Santa Cruz County approved hiring an outside independent hearing officer to handle serious zoning and civil-code cases, part of an effort to shift from reactive complaint response to more consistent enforcement and community trust building.

Santa Cruz County supervisors voted April 15 to authorize contract terms that will allow the county to use an outside independent hearing officer to adjudicate more serious zoning and civil-code matters. Staff said the move is intended to increase transparency, reduce internal resource strain and deliver more consistent enforcement across the county.

Planning/enforcement staff described two enforcement pathways: a civil route that leads to a hearing officer and a criminal pathway for more serious violations. County staff said many persistent complaints revolve around water, affordable housing pressures, construction activity and trash mitigation, particularly in the Rio Rico area. "We recognize that the current standards... we're gonna take steps as we revise things to address that," staff said.

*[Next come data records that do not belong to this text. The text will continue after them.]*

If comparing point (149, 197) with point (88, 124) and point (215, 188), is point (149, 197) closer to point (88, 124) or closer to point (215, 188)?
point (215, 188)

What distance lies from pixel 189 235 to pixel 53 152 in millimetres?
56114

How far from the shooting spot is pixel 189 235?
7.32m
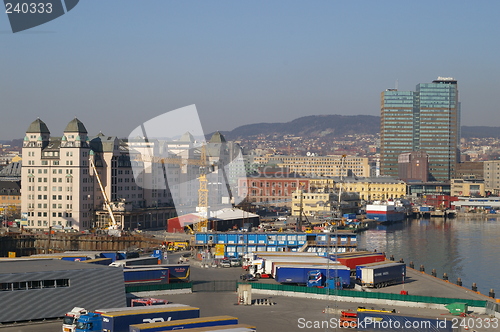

Staff recommended reserving the outside hearing officer for more egregious cases to build public trust and free internal department heads from conducting hearings. "We felt and we have a few more serious cases that we felt it'd be appropriate to have, actually, an independent hearing officer that was outside the county," staff explained.

A public commenter, Dr. Bronny Tetra, described recurring early-morning construction activity and on-going trash problems in Rio Rico and urged more enforcement.

The board moved and approved the contract terms; the motion carried by voice vote. Board members praised the shift toward a more proactive approach and asked staff to report back on implementation and expected hearing cadence. Staff said they expect an initial uptick in hearings as compliance improves, but that use of an external hearing officer would primarily address higher-profile cases.